Sobre smartphones, vícios e compulsões

por Mariana Perroni

Aconteceu. Depois de um plantão cansativo, ela simplesmente foi ao encontro dele.

 

Aconteceu. Depois de um plantão cansativo e durante um esperado churrasco noturno com alguns dos meus melhores amigos, ela simplesmente foi ao encontro dele: Mesmo com todas as risadas e a conversa estimulante, minha mão direita abandonou a long neck que segurava e, sem que eu percebesse, foi de encontro ao meu celular para checar meu Facebook e email. Só quando ele já estava em minha mão e meu campo visual já tinha se deslocado dos rostos de meus amigos para a tela do smartphone, que me dei conta: Por que eu estava olhando meu mural do Facebook aquela hora? Eu não estava nada entediada e já havia uma 'rede' de amigos inteira na minha frente, interagindo comigo.

Nessa hora, me lembrei de que existe um questionário famoso (o CAGE) para rastreamento de alcoolismo que é composto por quatro perguntas:

1. Você já tentou diminuir ou cortar a bebida?
2. Você já ficou incomodado ou irritado com outros porque criticaram seu jeito de beber?
3. Você já se sentiu culpado por causa do seu jeito de beber?
4. Você já teve que beber para se acalmar ou reduzir os efeitos de uma ressaca?

Quando uma das respostas é afirmativa, o teste já é considerado positivo e o diagnóstico de alcoolismo tem que ser considerado.Não vou falar sobre álcool agora. Mas extrapolei o raciocínio e acabei chegando à conclusão que, caso eu o aplicasse para rastrear o uso excessivo de internet móvel e do iphone, eu teria respondido SIM em praticamente todas as perguntas (exceto a de tentar diminuir ou cortar). Estaria eu viciada?

Coincidentemente, hoje me deparei com um estudo feito conjuntamente pelos EUA e Finlândia que mostrou que não estou sozinha. Pelo contrário. Os autores notaram que usuários de smartphones desenvolveram “checking habits”. Um comportamento que dura menos de 30 segundos e não envolve muito mais que desbloquear a tela e consultar um aplicativo (geralmente o do Facebook ou o do email particular). Isso se repete mais ou menos a cada dez minutos.

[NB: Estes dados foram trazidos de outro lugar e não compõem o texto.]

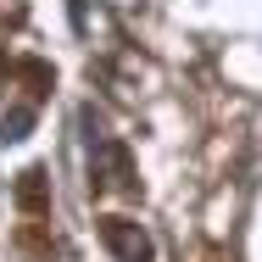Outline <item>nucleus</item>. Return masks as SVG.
Returning a JSON list of instances; mask_svg holds the SVG:
<instances>
[{
	"label": "nucleus",
	"mask_w": 262,
	"mask_h": 262,
	"mask_svg": "<svg viewBox=\"0 0 262 262\" xmlns=\"http://www.w3.org/2000/svg\"><path fill=\"white\" fill-rule=\"evenodd\" d=\"M90 190H134V162L117 140L90 145Z\"/></svg>",
	"instance_id": "obj_1"
},
{
	"label": "nucleus",
	"mask_w": 262,
	"mask_h": 262,
	"mask_svg": "<svg viewBox=\"0 0 262 262\" xmlns=\"http://www.w3.org/2000/svg\"><path fill=\"white\" fill-rule=\"evenodd\" d=\"M101 240L117 262H151V234L128 217H101Z\"/></svg>",
	"instance_id": "obj_2"
},
{
	"label": "nucleus",
	"mask_w": 262,
	"mask_h": 262,
	"mask_svg": "<svg viewBox=\"0 0 262 262\" xmlns=\"http://www.w3.org/2000/svg\"><path fill=\"white\" fill-rule=\"evenodd\" d=\"M28 128H34V106H11V112L0 117V140H6V145H23Z\"/></svg>",
	"instance_id": "obj_3"
},
{
	"label": "nucleus",
	"mask_w": 262,
	"mask_h": 262,
	"mask_svg": "<svg viewBox=\"0 0 262 262\" xmlns=\"http://www.w3.org/2000/svg\"><path fill=\"white\" fill-rule=\"evenodd\" d=\"M17 195H23V207H45V173H39V167H28V173H23V184H17Z\"/></svg>",
	"instance_id": "obj_4"
}]
</instances>
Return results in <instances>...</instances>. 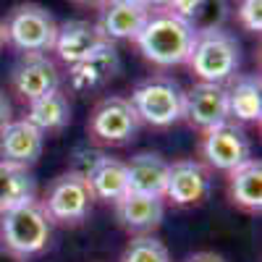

Em média, os sujeitos do estudo checaram seus telefones 34 vezes por dia. Não necessariamente porque eles precisavam. Mas porque isso havia se tornado um hábito ou compulsão, ou simplesmente porque podiam. Afinal, o celular estava ali ao alcance da mão e a Bebel Gilberto nem estava perto para reprimir ninguém. Sabe como é...

Teria a internet móvel redefinido o conceito de presença propriamente dito? Naquele momento em que estamos mexendo no celular, realmente estamos presentes na mesa do restaurante? Isso é vício, desrespeito ou simplesmente a consequência da informação ter chegado à palma da mão?  Vou ter que respirar fundo e dizer a frase que sai da boca de um médico com a mesma frequência que o cometa Halley pelo nosso planeta: Eu não sei. Enquanto um menininho de uns dois anos passa o indicador na carteira preta do pai como se tentasse desbloquear a tela de um iphone na mesa ao lado, aqui no café onde escrevo esse texto, só consigo perceber que essas reflexões geram angústia apenas em quem, assim como eu, viveu tempos em que o celular só servia para fazer ligações.